Chapter 22

My car is taken to a shop and I take a cab home. It smells like Slim Jims and cigarettes and that terrible Little Trees Black Ice car freshener scent. The driver is on the phone with his wife the entire time, arguing. He berates her. She cuts him down.

There are some old unbranded hard candies in the cup holder next to me.

I unwrap one and pop it in my mouth and chomp down, then take a fistful of them and shove them in my pockets.

I’m gonna have to shame-return a lot of my recent regrets to pay for my car to get fixed.

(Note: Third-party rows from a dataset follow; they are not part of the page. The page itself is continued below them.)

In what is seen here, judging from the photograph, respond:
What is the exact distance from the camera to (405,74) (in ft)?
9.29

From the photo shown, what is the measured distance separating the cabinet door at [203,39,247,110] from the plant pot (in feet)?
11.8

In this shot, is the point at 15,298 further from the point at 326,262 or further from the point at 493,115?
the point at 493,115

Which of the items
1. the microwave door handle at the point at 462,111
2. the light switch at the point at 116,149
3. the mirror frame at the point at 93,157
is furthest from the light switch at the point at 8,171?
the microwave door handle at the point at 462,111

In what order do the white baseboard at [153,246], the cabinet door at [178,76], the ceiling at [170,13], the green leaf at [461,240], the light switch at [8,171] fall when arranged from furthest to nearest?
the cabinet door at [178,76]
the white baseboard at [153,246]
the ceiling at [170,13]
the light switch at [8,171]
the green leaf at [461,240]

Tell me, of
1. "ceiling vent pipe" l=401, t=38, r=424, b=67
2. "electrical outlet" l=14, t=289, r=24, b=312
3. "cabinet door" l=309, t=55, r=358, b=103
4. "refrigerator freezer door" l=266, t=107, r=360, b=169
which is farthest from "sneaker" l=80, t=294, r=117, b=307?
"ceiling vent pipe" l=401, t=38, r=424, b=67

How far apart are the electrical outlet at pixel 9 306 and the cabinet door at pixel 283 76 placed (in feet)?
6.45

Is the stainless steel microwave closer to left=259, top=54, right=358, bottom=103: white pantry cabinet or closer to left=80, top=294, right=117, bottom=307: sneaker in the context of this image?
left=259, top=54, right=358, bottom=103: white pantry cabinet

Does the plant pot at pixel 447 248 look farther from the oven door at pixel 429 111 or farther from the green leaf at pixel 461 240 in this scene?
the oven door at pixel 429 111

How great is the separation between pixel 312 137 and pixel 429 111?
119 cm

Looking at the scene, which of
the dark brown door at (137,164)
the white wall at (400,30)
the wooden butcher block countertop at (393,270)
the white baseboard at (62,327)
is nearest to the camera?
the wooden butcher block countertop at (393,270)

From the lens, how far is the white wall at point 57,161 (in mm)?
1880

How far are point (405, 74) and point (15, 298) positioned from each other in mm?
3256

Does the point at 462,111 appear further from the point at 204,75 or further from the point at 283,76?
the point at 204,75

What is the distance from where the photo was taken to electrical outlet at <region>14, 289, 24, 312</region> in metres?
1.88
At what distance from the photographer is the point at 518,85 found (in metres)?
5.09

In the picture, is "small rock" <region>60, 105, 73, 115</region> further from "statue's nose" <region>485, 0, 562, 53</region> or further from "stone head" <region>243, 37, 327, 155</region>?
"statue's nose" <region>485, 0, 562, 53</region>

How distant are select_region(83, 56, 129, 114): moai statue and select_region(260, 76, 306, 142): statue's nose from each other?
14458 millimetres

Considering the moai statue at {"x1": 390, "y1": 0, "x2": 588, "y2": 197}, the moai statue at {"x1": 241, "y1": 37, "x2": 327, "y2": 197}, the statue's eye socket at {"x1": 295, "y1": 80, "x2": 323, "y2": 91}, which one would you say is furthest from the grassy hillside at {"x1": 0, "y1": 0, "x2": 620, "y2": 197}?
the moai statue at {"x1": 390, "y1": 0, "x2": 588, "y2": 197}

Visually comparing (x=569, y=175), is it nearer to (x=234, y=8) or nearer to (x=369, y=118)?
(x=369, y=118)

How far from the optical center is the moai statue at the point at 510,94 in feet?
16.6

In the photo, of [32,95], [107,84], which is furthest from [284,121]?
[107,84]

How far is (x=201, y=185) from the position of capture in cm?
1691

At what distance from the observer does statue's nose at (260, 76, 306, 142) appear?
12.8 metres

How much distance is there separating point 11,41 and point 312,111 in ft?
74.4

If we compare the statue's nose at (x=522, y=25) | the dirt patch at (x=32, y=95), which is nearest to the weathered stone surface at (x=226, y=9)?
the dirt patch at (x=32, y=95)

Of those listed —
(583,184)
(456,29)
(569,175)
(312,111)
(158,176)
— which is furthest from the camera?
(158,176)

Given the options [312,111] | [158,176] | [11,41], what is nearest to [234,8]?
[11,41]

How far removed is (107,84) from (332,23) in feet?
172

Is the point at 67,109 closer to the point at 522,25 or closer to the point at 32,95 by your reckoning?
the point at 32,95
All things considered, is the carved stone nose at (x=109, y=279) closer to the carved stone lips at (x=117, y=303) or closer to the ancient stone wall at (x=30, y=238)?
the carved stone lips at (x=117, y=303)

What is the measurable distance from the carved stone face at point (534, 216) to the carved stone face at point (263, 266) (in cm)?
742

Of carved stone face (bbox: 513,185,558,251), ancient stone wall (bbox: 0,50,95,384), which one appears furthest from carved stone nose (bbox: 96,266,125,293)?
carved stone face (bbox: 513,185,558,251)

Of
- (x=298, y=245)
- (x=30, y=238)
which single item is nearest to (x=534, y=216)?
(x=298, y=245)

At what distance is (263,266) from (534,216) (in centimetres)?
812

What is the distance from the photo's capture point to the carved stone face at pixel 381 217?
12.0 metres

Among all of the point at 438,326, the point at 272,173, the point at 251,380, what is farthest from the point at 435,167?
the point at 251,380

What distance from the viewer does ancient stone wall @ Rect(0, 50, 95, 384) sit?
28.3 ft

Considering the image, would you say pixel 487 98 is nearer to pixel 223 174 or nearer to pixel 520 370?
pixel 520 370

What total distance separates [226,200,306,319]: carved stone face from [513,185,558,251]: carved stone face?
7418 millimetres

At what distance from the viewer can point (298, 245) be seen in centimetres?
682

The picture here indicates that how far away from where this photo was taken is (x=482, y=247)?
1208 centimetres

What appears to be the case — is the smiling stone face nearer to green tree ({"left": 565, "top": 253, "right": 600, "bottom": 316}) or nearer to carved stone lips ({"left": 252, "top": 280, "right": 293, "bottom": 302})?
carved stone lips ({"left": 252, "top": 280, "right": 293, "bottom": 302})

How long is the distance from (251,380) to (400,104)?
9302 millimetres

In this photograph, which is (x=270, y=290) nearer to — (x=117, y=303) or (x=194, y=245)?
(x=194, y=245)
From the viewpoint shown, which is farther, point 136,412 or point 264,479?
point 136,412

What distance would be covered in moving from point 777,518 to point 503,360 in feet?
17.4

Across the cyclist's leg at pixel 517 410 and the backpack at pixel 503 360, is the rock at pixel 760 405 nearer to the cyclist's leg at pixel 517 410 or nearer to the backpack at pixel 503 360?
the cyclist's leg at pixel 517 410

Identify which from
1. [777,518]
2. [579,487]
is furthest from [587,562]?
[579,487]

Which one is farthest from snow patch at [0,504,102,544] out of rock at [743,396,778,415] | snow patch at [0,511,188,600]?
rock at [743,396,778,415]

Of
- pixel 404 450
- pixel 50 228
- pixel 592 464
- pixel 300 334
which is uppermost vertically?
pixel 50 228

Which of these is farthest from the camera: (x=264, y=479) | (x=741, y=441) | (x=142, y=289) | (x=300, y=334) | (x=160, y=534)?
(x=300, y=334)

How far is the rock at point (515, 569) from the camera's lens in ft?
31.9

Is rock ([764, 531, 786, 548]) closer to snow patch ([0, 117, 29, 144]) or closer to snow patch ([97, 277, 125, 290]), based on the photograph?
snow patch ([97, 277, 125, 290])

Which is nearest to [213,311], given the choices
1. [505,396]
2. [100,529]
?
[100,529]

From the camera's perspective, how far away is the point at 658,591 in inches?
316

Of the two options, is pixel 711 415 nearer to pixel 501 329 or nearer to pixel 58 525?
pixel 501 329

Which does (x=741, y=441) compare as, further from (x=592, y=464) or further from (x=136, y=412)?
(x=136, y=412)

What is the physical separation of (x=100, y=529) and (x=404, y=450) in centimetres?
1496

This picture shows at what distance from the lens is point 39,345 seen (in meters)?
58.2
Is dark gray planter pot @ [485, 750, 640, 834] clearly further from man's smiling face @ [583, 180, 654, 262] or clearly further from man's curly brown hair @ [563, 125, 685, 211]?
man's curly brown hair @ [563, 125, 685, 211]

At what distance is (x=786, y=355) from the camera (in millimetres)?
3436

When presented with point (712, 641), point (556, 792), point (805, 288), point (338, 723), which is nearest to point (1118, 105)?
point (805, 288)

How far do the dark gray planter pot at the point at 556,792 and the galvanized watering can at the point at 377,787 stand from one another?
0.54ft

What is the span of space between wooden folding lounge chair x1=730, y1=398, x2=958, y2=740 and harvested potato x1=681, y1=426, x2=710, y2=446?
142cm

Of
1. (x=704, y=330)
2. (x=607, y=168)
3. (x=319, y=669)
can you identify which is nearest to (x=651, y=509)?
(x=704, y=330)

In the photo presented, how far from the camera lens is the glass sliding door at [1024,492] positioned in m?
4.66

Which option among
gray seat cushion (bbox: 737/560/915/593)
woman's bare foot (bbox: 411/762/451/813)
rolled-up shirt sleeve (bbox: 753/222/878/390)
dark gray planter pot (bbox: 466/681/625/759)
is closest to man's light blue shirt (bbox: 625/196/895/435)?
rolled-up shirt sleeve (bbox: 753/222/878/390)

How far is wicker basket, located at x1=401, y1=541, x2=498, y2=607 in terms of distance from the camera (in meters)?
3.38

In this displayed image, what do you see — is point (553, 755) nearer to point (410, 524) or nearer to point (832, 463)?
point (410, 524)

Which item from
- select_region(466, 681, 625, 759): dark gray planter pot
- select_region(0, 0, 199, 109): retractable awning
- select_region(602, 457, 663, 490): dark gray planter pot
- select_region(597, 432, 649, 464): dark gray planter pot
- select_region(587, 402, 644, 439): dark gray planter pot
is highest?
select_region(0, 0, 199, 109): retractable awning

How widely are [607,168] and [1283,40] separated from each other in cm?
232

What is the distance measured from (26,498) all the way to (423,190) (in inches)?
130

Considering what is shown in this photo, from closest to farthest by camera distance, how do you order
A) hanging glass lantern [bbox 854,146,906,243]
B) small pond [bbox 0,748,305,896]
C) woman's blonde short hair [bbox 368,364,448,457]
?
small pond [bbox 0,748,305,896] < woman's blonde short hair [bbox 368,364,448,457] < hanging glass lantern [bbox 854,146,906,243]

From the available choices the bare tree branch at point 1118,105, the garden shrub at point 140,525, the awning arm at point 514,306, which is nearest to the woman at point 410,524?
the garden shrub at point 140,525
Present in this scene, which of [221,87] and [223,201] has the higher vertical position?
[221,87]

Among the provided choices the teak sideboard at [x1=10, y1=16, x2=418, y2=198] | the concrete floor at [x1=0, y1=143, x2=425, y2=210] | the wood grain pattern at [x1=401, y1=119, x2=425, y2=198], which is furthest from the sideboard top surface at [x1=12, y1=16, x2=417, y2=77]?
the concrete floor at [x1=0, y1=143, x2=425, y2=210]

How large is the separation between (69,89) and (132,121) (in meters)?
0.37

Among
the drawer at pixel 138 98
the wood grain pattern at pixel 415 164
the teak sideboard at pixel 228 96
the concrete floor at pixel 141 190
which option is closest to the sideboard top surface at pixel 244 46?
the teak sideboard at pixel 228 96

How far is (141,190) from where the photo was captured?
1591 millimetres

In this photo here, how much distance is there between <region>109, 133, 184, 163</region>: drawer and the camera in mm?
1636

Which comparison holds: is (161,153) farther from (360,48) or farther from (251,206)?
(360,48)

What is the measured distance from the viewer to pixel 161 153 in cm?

Least I can do is get some free sugar out of it.

The cabbie pulls up to my place and puts the phone on mute.

“Feel better,” he says over his shoulder, then instantly unmutes and goes back to berating his wife.

I head inside and know immediately that Mom has a guy over when I’m hit with the thick, oversaturated scent of a Bath & Body Works three-wick candle. Mahogany coconut.

“Hi, hon!” Mom shouts with the manic enthusiasm that takes her over whenever she’s introducing a new man to me. “Didn’t realize you’d be back so soon!”

“Hi,” I say to Mom, ignoring her smeared lipstick and the man sitting next to her. I don’t have the space for conversation right now. I only have the space for reality TV and a family-size sack of salty potato chips. Anything to not have to feel. Or think. Sometimes I’m not sure which is worse.

“Tony, this is my daughter, Waldo,” she says, laughing nervously. “I’ve told her so much about you!”

“Hey there,” he says. “Good to meet ya.”

Tony the truck driver has leathery skin and dirt under his fingernails and an odor distinct enough for his own candle. Although I don’t know who would fork out sixteen bucks for a scent called Tobacco and Dollar-Store Shampoo.

“I made tacos,” Mom says. “There’s leftovers in the fridge if you wanna heat ’em up and come join us.”

My mouth hardens. It’s stupid. It’s not like throwing ground beef in a pan is a difficult thing to do, but still, she’s never done it for me. I want to scream at her. I want her to hug me.

“Go on, sweetheart,” she says. “Forty-five seconds should do it. Don’t want ’em burning your tongue. Then we can all play a board game or somethin’. Think I’ve got Clue in a cabinet somewhere.”

Tony coughs a wad of phlegm into a tissue and sets it on the coffee table for one of us to clean up later.

“Actually, I was just about to head out,” he says.

He brushes his jeans off as he stands, and Mom’s eyes flicker like a deer about to be struck by a car. “But I-I have dessert for us.”

“Well that sounds lovely but I don’t got much of a sweet tooth anyhow, darlin’.”

“It’s just some cupcakes from Safeway. They’re really not that sweet.”

“I’m quite alright, thanks though, little lady. ’Preciate the offer.” He pecks her cheek and puts on his coat.

“Oh, okay then,” Mom says as evenly as she can. But I hear the lump in her throat. She tugs on her necklace as Tony opens the door. “I’ll save you one for next time!”

“Sounds good. And nice meeting you, Wanda!”

The door slams. I heat up some tacos while Mom turns on The Bachelor and we split a cupcake while we watch.

One of the contestants is upset that she didn’t get enough time to talk with the guy, who looks like a walking wax figure.

Mom checks her phone every thirty seconds for a text that isn’t there, then every forty seconds, then every minute, then every five, the hope slowly draining out of her until, by the time we reach the end of the third episode of the night, her hope has been replaced with the sad droning of acceptance.

“You alright, sweetheart?” she asks as we watch another brokenhearted girl climb into the back of a Cadillac Escalade, roseless and rejected and weeping about how he was “the one.” They’re always so sure “the one” is the one who doesn’t want them.

“Yeah, I’m fine,” I say, eyes glued to the TV with that faraway TV glaze. “You?”

“Yeah, I’m fine too,” she says, her eyes glued just the same.